**Prompt**
Rewrite the lines from the one containing "Is the wooded" through the one containing "12.2 meters", inclusive, changing "front entrance door" to "main entrance door" and leaving the rest unchanged.

----------

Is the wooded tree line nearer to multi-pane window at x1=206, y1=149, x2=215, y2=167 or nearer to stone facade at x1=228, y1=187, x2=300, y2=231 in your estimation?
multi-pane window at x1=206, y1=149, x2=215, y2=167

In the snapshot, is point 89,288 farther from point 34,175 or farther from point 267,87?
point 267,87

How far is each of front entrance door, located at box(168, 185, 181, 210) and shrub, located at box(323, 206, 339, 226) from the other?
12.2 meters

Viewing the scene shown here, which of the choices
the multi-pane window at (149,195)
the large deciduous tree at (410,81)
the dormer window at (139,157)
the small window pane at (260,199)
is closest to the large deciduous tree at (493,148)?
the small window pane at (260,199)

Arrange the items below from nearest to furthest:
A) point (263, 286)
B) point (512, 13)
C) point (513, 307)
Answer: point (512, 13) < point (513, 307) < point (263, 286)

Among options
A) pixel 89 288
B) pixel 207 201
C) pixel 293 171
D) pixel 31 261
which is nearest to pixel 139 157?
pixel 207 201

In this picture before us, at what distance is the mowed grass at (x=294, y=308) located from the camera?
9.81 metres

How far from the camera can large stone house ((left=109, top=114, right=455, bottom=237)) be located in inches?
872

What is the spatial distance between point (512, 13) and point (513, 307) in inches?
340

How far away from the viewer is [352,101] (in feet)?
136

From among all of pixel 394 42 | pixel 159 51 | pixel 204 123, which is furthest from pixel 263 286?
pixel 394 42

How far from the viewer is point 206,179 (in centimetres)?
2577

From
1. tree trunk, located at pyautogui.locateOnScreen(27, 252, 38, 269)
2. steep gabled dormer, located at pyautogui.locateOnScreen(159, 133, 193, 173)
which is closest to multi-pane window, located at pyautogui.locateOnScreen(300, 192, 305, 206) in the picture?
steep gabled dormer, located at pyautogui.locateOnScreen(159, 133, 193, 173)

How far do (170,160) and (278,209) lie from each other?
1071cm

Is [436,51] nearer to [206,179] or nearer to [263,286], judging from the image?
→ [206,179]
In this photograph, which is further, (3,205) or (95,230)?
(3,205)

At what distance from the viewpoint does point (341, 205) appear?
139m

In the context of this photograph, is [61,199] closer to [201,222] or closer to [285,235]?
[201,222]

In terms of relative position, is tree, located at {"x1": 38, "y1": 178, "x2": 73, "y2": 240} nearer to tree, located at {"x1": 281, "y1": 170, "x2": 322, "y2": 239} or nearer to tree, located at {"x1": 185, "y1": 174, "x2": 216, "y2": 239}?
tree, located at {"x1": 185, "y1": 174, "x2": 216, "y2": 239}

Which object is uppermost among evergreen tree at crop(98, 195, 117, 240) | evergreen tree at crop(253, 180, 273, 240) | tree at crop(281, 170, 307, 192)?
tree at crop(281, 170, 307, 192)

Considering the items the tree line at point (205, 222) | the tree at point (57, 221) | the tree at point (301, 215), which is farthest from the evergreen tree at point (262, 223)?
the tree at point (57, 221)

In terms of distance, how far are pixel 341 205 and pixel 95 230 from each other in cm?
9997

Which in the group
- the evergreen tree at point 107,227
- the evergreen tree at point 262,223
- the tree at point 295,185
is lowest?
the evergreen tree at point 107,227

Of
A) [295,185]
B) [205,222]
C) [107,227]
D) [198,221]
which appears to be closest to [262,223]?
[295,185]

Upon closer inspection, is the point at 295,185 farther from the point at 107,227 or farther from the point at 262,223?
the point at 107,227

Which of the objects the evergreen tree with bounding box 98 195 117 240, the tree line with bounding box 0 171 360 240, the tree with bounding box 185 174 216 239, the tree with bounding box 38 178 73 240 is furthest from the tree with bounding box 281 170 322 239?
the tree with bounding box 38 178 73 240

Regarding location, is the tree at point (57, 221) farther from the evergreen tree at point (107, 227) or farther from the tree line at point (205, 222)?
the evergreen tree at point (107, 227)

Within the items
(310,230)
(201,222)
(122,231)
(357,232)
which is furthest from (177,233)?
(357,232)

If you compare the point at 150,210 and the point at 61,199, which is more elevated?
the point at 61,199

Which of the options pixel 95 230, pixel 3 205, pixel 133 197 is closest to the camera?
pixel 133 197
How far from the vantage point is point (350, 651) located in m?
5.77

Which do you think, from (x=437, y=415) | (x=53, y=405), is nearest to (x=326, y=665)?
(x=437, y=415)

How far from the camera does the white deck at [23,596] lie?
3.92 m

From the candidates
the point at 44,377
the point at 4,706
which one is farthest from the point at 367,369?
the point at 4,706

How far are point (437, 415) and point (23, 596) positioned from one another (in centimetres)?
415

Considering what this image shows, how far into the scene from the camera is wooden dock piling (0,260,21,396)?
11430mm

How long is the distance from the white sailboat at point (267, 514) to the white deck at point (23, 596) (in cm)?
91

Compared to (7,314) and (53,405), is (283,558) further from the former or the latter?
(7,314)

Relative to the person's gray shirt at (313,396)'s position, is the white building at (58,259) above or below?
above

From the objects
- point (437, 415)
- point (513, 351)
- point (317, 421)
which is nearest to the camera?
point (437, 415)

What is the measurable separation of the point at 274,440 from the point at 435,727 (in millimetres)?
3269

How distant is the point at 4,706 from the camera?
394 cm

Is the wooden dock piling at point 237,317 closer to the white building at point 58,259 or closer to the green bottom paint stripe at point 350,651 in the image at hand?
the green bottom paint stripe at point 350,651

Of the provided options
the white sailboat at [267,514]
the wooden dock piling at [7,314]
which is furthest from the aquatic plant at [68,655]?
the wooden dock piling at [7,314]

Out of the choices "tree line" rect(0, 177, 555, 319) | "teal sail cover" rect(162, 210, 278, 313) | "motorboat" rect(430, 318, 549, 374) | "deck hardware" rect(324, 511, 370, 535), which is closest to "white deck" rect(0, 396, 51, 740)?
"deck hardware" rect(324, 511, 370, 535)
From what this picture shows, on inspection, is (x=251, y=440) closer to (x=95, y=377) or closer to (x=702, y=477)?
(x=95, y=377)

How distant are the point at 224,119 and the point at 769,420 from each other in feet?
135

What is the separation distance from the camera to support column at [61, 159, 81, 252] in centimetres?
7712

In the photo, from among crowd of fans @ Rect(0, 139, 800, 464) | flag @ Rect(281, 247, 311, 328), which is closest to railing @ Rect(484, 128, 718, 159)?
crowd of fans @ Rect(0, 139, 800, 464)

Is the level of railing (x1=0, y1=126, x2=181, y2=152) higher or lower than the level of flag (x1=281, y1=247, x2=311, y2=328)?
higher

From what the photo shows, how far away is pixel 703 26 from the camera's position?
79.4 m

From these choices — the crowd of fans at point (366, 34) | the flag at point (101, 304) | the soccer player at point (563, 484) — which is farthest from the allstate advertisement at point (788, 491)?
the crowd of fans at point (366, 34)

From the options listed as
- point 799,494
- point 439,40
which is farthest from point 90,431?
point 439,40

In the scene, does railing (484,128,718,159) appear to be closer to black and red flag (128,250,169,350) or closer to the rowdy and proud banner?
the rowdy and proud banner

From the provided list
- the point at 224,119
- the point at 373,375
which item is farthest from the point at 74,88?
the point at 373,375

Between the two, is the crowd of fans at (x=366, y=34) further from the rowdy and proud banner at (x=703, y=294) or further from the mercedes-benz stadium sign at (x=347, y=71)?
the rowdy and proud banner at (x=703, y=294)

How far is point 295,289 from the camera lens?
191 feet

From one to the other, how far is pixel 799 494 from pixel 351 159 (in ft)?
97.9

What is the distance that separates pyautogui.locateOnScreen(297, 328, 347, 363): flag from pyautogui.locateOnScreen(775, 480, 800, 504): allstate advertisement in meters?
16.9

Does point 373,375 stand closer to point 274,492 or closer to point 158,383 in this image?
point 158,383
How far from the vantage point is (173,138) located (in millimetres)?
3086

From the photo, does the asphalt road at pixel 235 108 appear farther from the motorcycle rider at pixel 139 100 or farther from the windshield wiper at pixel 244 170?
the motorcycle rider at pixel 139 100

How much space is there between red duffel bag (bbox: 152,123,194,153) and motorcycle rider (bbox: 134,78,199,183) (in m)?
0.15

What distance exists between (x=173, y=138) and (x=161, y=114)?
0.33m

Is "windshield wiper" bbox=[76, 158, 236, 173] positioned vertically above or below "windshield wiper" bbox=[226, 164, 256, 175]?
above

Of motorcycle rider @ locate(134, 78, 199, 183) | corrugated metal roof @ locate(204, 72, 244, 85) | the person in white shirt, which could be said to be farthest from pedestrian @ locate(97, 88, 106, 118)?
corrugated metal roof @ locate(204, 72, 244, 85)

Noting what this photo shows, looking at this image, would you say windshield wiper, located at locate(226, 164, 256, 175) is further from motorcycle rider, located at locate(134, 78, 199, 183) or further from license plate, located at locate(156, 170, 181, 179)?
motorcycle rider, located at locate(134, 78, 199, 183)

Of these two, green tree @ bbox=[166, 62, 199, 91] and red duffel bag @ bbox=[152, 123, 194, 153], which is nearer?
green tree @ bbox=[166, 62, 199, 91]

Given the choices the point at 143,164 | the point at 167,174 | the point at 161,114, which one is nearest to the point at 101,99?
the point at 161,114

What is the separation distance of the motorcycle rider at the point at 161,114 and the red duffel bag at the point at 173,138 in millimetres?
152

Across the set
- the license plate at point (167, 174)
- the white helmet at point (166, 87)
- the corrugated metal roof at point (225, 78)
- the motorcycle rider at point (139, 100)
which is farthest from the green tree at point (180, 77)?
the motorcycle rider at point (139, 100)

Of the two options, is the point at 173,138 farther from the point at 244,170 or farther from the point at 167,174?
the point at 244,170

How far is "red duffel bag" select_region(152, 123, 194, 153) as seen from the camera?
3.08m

----------

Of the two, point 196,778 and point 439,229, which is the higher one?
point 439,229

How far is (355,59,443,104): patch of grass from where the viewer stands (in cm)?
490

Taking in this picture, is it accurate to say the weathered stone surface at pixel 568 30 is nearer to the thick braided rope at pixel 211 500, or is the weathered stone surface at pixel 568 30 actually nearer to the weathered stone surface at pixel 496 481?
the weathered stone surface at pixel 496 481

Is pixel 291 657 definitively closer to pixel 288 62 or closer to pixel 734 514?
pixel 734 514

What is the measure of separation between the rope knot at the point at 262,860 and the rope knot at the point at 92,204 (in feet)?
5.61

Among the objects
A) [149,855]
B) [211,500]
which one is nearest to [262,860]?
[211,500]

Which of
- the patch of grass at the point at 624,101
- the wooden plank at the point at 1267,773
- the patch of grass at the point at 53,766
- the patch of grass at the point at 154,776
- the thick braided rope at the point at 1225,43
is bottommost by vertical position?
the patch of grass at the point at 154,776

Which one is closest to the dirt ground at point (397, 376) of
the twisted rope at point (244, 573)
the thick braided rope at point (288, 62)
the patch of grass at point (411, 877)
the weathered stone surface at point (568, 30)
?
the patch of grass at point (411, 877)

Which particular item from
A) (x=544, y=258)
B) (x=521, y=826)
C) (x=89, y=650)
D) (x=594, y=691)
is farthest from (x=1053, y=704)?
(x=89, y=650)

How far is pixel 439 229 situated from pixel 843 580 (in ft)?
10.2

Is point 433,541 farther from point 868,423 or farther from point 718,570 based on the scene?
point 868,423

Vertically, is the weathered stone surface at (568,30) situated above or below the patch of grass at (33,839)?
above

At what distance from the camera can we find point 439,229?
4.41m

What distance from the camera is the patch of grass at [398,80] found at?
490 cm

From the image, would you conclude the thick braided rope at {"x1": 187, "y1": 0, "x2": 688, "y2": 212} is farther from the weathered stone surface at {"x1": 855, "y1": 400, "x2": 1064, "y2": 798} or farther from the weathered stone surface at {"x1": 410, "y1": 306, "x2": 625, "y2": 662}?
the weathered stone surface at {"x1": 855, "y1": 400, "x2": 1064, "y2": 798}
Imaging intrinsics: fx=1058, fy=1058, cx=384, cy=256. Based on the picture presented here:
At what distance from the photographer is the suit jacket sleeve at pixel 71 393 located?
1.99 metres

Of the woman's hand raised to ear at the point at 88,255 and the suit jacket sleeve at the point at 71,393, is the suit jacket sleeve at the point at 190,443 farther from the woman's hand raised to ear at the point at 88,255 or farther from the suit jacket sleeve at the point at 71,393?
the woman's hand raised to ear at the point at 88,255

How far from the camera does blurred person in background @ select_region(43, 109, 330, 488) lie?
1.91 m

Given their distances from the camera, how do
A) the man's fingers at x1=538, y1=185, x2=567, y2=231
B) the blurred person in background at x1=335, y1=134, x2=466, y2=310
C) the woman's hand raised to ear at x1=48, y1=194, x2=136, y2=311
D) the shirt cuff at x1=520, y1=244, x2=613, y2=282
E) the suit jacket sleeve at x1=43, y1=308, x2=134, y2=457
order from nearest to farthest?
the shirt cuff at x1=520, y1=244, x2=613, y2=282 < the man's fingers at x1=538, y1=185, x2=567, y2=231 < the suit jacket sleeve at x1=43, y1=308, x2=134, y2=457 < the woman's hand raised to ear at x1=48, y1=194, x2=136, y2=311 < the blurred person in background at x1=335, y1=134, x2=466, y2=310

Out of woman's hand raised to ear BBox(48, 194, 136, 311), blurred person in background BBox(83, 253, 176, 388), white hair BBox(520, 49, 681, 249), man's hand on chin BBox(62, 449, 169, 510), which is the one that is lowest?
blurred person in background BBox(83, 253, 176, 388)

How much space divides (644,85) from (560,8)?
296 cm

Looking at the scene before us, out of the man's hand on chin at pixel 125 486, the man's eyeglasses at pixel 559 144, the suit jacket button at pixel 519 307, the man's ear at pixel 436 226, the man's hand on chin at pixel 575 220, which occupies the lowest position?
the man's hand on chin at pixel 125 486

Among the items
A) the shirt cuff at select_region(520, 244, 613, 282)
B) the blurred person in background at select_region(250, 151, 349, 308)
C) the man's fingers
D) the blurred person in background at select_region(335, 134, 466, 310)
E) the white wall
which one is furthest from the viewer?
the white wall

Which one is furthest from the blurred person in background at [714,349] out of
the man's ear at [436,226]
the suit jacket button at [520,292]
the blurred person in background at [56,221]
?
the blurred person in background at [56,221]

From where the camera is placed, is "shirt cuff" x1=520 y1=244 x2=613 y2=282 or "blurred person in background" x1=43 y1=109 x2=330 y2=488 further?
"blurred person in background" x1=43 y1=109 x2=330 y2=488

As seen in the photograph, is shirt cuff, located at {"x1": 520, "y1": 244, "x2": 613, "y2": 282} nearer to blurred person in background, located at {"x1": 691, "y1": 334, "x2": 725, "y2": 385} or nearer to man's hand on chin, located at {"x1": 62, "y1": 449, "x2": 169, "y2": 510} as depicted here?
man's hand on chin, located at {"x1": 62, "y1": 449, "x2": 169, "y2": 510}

----------

**Solution for this problem**
Is the wooded tree line nearer to multi-pane window at x1=206, y1=149, x2=215, y2=167 or nearer to stone facade at x1=228, y1=187, x2=300, y2=231 in your estimation?
multi-pane window at x1=206, y1=149, x2=215, y2=167

In the snapshot, is point 89,288 farther from point 34,175 or farther from point 267,87?
point 267,87

How far is each of main entrance door, located at box(168, 185, 181, 210) and shrub, located at box(323, 206, 339, 226) from the other?
12.2 meters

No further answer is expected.